“Oh, if anything should happen to him?” said Kate, with sudden agitation.
“We must just trust him to the great Keeper,” said Mrs. Murray, quietly, “in Whose keeping all are safe whether there or here.”
Then going to her valise, she took out a letter and handed it to Kate, saying: “That's his last to me. You can look at it, Kate.”
Kate took the letter and put it in her desk. “I think, perhaps, we had better go down now,” she said; “I expect Colonel Thorp has come. I think you will like him. He seems a little rough, but he is a gentleman, and has a true heart,” and they went downstairs.
It is the mark of a gentleman to know his kind. He has an instinct for what is fine and offers ready homage to what is worthy. Any one observing Colonel Thorp's manner of receiving Mrs. Murray would have known him at once for a gentleman, for when that little lady came into the drawing-room, dressed in her decent silk gown, with soft white lace at her throat, bearing herself with sweet dignity, and stepping with dainty grace on her toes, after the manner of the fine ladies of the old school, and not after the flat-footed, heel-first modern style, the colonel abandoned his usual careless manner and rose and stood rigidly at attention.
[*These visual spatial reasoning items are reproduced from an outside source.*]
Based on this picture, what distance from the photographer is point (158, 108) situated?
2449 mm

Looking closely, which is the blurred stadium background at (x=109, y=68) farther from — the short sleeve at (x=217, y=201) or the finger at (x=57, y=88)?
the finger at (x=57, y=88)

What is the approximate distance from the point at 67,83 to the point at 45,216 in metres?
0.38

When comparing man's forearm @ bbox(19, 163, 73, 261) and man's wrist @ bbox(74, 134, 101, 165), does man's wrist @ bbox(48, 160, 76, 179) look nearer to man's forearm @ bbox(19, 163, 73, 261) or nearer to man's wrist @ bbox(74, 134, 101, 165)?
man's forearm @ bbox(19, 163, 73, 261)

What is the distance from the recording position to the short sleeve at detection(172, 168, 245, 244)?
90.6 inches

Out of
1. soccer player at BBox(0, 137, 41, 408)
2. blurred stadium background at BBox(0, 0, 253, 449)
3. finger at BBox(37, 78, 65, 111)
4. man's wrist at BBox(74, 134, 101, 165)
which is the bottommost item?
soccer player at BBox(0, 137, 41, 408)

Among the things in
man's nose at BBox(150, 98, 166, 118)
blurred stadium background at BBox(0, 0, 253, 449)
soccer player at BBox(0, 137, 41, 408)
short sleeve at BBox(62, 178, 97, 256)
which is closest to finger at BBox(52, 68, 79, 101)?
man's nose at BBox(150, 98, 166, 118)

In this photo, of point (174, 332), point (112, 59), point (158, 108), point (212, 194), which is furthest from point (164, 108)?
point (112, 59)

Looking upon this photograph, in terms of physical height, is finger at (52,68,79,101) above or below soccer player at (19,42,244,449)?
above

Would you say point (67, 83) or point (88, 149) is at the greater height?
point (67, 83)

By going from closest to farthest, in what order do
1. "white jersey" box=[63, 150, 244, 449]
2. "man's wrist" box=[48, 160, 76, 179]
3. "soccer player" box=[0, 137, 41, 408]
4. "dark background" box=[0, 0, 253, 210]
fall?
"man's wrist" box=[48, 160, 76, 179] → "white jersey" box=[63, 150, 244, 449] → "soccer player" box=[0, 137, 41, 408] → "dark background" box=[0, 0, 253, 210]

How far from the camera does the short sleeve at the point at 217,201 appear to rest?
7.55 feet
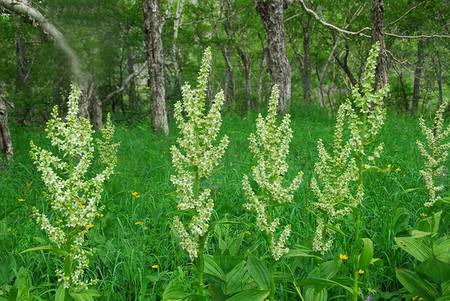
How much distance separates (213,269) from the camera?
10.6ft

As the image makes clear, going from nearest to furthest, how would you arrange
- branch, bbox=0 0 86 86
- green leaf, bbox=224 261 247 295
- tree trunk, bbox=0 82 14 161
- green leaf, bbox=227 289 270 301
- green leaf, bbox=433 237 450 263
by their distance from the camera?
1. green leaf, bbox=227 289 270 301
2. green leaf, bbox=224 261 247 295
3. green leaf, bbox=433 237 450 263
4. branch, bbox=0 0 86 86
5. tree trunk, bbox=0 82 14 161

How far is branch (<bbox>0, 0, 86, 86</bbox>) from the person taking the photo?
7098mm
“Auntie, this is my friend, Colonel Thorp,” said Kate.
“Proud to know you madam,” said the colonel, with his finest military bow.
“And I am glad to meet Colonel Thorp; I have heard so much of him through my friends,” and she smiled at him with such genuine kindliness that the gallant colonel lost his heart at once.
“Your friends have been doing me proud,” he said, bowing to her and then to Kate.
“Oh, you needn't look at me,” said Kate; “you don't imagine I have been saying nice things about you? She has other friends that think much of you.”